§ Exercise directions:
Within the material below, filter for lines that hold the word "site".

### Provided information

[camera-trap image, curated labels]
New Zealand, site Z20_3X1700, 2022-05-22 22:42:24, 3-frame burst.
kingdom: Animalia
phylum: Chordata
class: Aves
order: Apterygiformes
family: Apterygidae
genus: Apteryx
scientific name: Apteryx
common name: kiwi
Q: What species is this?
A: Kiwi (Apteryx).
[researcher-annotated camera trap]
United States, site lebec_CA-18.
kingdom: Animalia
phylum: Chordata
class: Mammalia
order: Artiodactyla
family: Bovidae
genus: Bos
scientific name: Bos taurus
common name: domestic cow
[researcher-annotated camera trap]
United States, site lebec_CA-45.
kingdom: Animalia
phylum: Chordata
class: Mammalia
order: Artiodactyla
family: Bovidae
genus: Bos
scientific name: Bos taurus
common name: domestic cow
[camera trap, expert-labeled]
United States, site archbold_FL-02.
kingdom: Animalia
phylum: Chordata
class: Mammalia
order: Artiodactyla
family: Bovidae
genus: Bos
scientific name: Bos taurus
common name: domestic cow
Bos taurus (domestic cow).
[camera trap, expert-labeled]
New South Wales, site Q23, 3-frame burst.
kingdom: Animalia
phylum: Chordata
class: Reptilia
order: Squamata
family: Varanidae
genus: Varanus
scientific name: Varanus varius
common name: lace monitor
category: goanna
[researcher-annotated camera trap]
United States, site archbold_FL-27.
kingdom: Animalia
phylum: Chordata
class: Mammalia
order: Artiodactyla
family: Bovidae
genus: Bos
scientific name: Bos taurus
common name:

######

§ Response area:
New Zealand, site Z20_3X1700, 2022-05-22 22:42:24, 3-frame burst.
United States, site lebec_CA-18.
United States, site lebec_CA-45.
United States, site archbold_FL-02.
New South Wales, site Q23, 3-frame burst.
United States, site archbold_FL-27.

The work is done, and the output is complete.